:: INPUT DATA

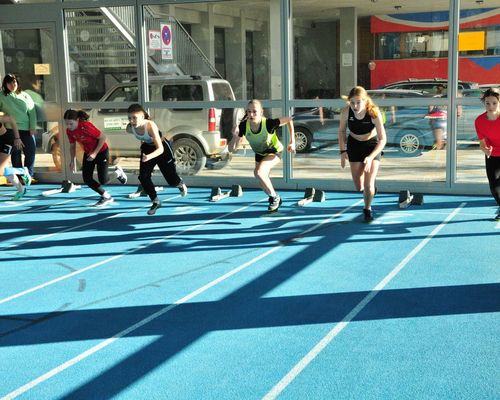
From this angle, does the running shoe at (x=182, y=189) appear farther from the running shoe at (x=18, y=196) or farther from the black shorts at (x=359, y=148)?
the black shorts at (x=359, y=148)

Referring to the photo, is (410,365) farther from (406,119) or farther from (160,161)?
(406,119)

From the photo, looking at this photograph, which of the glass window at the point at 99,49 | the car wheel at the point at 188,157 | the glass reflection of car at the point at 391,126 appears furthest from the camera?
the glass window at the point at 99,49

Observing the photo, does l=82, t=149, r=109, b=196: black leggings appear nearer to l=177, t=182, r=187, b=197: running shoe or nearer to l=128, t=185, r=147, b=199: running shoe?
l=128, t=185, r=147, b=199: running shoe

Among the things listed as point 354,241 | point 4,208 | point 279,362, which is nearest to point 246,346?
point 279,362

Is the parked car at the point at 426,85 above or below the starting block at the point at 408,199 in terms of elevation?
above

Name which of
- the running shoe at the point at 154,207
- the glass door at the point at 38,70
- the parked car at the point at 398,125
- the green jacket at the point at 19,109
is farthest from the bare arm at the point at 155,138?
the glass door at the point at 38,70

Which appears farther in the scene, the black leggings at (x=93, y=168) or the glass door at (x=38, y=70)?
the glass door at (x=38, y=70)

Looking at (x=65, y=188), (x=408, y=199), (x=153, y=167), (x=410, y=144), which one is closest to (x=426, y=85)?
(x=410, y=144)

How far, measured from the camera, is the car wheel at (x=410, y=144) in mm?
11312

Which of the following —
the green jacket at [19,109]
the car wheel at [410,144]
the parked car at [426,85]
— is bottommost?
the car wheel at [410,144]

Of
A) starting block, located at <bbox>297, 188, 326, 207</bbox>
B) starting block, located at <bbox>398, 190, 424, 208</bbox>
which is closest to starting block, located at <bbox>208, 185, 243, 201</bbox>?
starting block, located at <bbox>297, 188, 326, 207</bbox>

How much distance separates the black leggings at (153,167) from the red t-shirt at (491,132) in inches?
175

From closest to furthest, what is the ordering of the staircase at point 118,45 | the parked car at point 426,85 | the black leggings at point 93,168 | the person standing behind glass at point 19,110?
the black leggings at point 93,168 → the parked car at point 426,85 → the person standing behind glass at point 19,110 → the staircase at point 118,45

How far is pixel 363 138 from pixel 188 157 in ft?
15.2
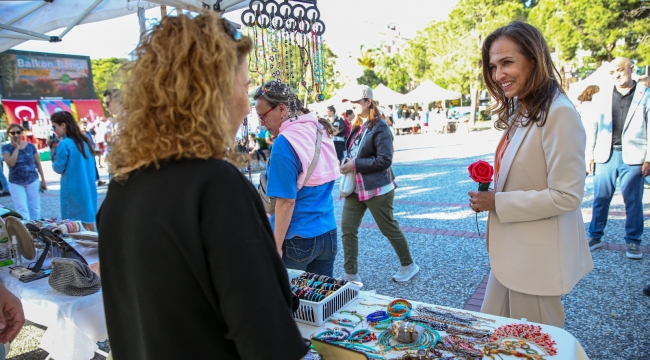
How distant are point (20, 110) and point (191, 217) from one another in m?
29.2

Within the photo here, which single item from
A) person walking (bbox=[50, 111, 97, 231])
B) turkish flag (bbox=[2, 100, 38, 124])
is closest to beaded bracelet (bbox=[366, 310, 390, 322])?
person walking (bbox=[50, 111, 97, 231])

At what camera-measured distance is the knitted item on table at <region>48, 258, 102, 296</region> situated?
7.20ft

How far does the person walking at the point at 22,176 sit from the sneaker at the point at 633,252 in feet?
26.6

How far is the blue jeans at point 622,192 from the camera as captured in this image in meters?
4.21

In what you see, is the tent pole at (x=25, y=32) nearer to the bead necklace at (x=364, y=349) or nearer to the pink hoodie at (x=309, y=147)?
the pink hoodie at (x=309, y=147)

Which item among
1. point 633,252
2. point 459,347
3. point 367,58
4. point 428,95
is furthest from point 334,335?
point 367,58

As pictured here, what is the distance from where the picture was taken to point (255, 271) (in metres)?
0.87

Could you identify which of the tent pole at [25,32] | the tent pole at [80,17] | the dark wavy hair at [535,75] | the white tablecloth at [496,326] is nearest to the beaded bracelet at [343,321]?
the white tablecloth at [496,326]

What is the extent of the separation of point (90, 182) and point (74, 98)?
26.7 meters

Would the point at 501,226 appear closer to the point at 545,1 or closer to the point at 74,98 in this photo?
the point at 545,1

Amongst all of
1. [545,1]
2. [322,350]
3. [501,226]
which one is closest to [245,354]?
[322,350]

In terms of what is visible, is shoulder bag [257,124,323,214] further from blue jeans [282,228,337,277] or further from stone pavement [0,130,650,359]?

::::

Copy every one of the entries above word for word, leaving out the pictures.

### RESULT FOR THIS TASK
From this angle, does the running shoe at (x=182, y=189) appear farther from the running shoe at (x=18, y=196) or farther from the black shorts at (x=359, y=148)?
the black shorts at (x=359, y=148)

Referring to the photo, is (410,365) farther from (406,119) or farther from (160,161)?
(406,119)

From the photo, looking at this photograph, which of the glass window at the point at 99,49 | the car wheel at the point at 188,157 | the glass reflection of car at the point at 391,126 appears furthest from the camera?
the glass window at the point at 99,49

Observing the photo, does l=82, t=149, r=109, b=196: black leggings appear nearer to l=177, t=182, r=187, b=197: running shoe or nearer to l=128, t=185, r=147, b=199: running shoe?
l=128, t=185, r=147, b=199: running shoe

Among the things listed as point 354,241 | point 4,208 | point 279,362, which is nearest to point 246,346?
point 279,362

Is the parked car at the point at 426,85 above or below the starting block at the point at 408,199 in terms of elevation?
above

Name which of
- the running shoe at the point at 154,207
- the glass door at the point at 38,70
- the parked car at the point at 398,125
- the green jacket at the point at 19,109
is farthest from the bare arm at the point at 155,138?
the glass door at the point at 38,70

Which appears farther in the scene, the black leggings at (x=93, y=168) or the glass door at (x=38, y=70)?
the glass door at (x=38, y=70)

Looking at (x=65, y=188), (x=408, y=199), (x=153, y=167), (x=410, y=144), which one is closest to (x=426, y=85)?
(x=410, y=144)

How far, measured from the camera, is the car wheel at (x=410, y=144) in mm?
11312

Which of the following —
the green jacket at [19,109]
the car wheel at [410,144]
the parked car at [426,85]
— is bottommost?
the car wheel at [410,144]

Of
A) starting block, located at <bbox>297, 188, 326, 207</bbox>
B) starting block, located at <bbox>398, 190, 424, 208</bbox>
which is closest to starting block, located at <bbox>208, 185, 243, 201</bbox>?
starting block, located at <bbox>297, 188, 326, 207</bbox>

How much distance separates the black leggings at (153,167) from the red t-shirt at (491,132) in inches?
175

From closest to furthest, what is the ordering of the staircase at point 118,45 | the parked car at point 426,85 | the black leggings at point 93,168 | the person standing behind glass at point 19,110?
the black leggings at point 93,168 → the parked car at point 426,85 → the person standing behind glass at point 19,110 → the staircase at point 118,45

How far is pixel 363 138 from pixel 188 157 in ft?
15.2
How distant are point (20, 110) and point (191, 217) from one another in m?
29.2

Within the photo here, which single item from
A) person walking (bbox=[50, 111, 97, 231])
B) turkish flag (bbox=[2, 100, 38, 124])
is closest to beaded bracelet (bbox=[366, 310, 390, 322])?
person walking (bbox=[50, 111, 97, 231])

At what camera-measured distance is the knitted item on table at <region>48, 258, 102, 296</region> situated?
7.20ft

How far does the person walking at the point at 22,176 sit from the sneaker at the point at 633,252 in feet?
26.6

How far is the blue jeans at point 622,192 from the camera as captured in this image in meters?
4.21

In what you see, is the tent pole at (x=25, y=32) nearer to the bead necklace at (x=364, y=349) or nearer to the pink hoodie at (x=309, y=147)?
the pink hoodie at (x=309, y=147)

Which item among
1. point 633,252
2. point 459,347
3. point 367,58
4. point 428,95
is furthest from point 334,335?
point 367,58

As pictured here, what is the distance from where the picture was taken to point (255, 271) (in metres)?
0.87

Could you identify which of the tent pole at [25,32] | the tent pole at [80,17] | the dark wavy hair at [535,75] | the white tablecloth at [496,326] is nearest to the beaded bracelet at [343,321]?
the white tablecloth at [496,326]

What is the extent of the separation of point (90, 182) and point (74, 98)?
26.7 meters

Would the point at 501,226 appear closer to the point at 545,1 or closer to the point at 74,98 in this photo?
the point at 545,1

Amongst all of
1. [545,1]
2. [322,350]
3. [501,226]
which one is closest to [245,354]?
[322,350]

In terms of what is visible, is shoulder bag [257,124,323,214] further from blue jeans [282,228,337,277] or further from stone pavement [0,130,650,359]?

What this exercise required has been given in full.